ADVANTAGEOUS EFFECTS

According to the portable apparatus having a head area tracking device, color histogram and shape information, which represent features of the whole head area, are used, and thus the portable device may detect more accurately a user's head area than the conventional motion estimation method in a unit of a block.
In addition, a robust head tracking algorithm with small quantity of calculation is modified to be adapted to a portable device, and is employed in the portable device. Therefore, the user's head area may be tracked appropriately for the portable device. The robust and rapid head tracking algorithm is used in the portable device, and thus image processing and differential video encoding for enhancing quality of the detected head area may be applied to the portable device, a head image having high quality may be continuously obtained through the control of camera rotation and the control of parameters, and so that the use efficiency of the portable device may be enhanced.

**INFORMATION PROVIDED**

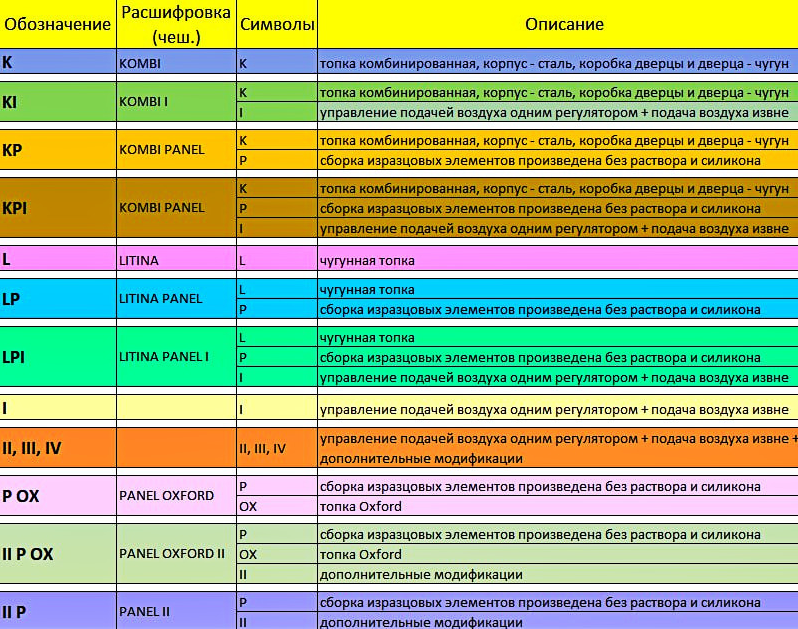 | Обозначение | Расшифровка (чеш.) | Символы | Описание |
|---|---|---|---|
| K | KOMBI | K | топка комбинированная, корпус - сталь, коробка дверцы и дверца - чугун |
| KI | KOMBI I | K | топка комбинированная, корпус - сталь, коробка дверцы и дверца - чугун |
| | | I | управление подачей воздуха одним регулятором + подача воздуха извне |
| KP | KOMBI PANEL | K | топка комбинированная, корпус - сталь, коробка дверцы и дверца - чугун |
| | | P | сборка изразцовых элементов произведена без раствора и силикона |
| KPI | KOMBI PANEL | K | топка комбинированная, корпус - сталь, коробка дверцы и дверца - чугун |
| | | P | сборка изразцовых элементов произведена без раствора и силикона |
| | | I | управление подачей воздуха одним регулятором + подача воздуха извне |
| L | LITINA | L | чугунная топка |
| LP | LITINA PANEL | L | чугунная топка |
| | | P | сборка изразцовых элементов произведена без раствора и силикона |
| LPI | LITINA PANEL I | L | чугунная топка |
| | | P | сборка изразцовых элементов произведена без раствора и силикона |
| | | I | управление подачей воздуха одним регулятором + подача воздуха извне |
| I | | I | управление подачей воздуха одним регулятором + подача воздуха извне |
| II, III, IV | | II, III, IV | управление подачей воздуха одним регулятором + подача воздуха извне + дополнительные модификации |
| P OX | PANEL OXFORD | P | сборка изразцовых элементов произведена без раствора и силикона |
| | | OX | топка Oxford |
| II P OX | PANEL OXFORD II | P | сборка изразцовых элементов произведена без раствора и силикона |
| | | OX | топка Oxford |
| | | II | дополнительные модификации |
| II P | PANEL II | P | сборка изразцовых элементов произведена без раствора и силикона |
| | | II | дополнительные модификации |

**WHAT YOU NEED TO DO**
1) According to the head-tracking passage, what two kinds of information are used to represent features of the whole head area?
2) What methods and controls does the head-tracking passage say the robust and rapid head tracking algorithm makes possible in the portable device?
3) Resume the head-tracking passage from the point where it stops.

**EXERCISE RESULTS**
1) Color histogram and shape information.

2) Image processing, differential video encoding, control of camera rotation, and control of parameters.

3)
DESCRIPTION OF DRAWINGS

Example embodiments of the present invention will become more apparent by describing in detail example embodiments of the present invention with reference to the accompanying drawings, in which:

FIG. 1 is a block diagram illustrating a common portable device for controlling rotation of a camera in accordance with detection of user's head area;

FIG. 2 is a block diagram illustrating a portable device employing a head tracking algorithm according to one example embodiment of the present invention;

FIG. 3 is a block diagram illustrating the head tracking section in FIG. 2;

FIG. 4 is a view illustrating a searching order of the user's area for detecting firstly the head area by employing the head tracking algorithm according to one example embodiment of the present invention; and

FIG. 5 is a flowchart illustrating a method of tracking the head in the head tracking section in FIG. 2.

MODE FOR INVENTION

Example embodiments of the present invention are disclosed herein. Hereinafter, the same reference numerals denote the same elements, and the detailed descriptions of the same elements will not be repeated.
FIG. 2 is a block diagram illustrating a portable device employing a head tracking algorithm according to one example embodiment of the present invention.
Referring to FIG. 2, the portable device includes a camera 10, a head tracking section 20, an image processor 30, a video codec section 40, a wireless transmitter 50, a storage section 80 and a camera controller 60.
The portable device of the present embodiment locates the head tracking section 20 employing a head tracking algorithm before the video codec section 40, and detects a location and an area of a user's head based on color histogram, which distinguishes the whole head area from other area, and shape information.
The camera 10 has a rotating motor section (not shown) mounted therein to obtain an image.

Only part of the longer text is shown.